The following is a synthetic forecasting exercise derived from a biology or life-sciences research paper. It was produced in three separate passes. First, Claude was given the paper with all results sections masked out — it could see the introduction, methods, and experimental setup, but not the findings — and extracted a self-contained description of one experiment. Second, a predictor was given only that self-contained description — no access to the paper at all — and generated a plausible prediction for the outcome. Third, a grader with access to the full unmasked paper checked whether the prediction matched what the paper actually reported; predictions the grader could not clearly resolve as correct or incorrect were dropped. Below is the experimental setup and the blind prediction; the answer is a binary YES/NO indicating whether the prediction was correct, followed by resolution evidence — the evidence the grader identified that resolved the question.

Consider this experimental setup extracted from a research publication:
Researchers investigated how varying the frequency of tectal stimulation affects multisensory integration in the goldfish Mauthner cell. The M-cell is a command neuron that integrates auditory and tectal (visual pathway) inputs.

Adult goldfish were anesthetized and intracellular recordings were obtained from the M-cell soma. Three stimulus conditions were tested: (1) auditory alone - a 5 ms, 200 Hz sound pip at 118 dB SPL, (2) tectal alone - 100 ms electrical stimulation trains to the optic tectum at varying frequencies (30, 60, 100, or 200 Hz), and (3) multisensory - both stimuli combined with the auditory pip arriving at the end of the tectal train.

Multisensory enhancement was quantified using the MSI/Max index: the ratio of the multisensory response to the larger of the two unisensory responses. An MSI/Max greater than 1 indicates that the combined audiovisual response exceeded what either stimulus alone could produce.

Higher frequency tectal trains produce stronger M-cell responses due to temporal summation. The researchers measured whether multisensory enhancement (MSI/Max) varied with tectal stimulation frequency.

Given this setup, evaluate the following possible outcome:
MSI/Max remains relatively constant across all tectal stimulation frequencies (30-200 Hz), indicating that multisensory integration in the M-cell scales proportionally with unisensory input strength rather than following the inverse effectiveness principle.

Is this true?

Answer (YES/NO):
* * * * *
# Exercise prompt
Only lines containing the string "varying" belong in the answer; find them in the data above and copy them.

# Response for this exercise
Researchers investigated how varying the frequency of tectal stimulation affects multisensory integration in the goldfish Mauthner cell. The M-cell is a command neuron that integrates auditory and tectal (visual pathway) inputs.
Adult goldfish were anesthetized and intracellular recordings were obtained from the M-cell soma. Three stimulus conditions were tested: (1) auditory alone - a 5 ms, 200 Hz sound pip at 118 dB SPL, (2) tectal alone - 100 ms electrical stimulation trains to the optic tectum at varying frequencies (30, 60, 100, or 200 Hz), and (3) multisensory - both stimuli combined with the auditory pip arriving at the end of the tectal train.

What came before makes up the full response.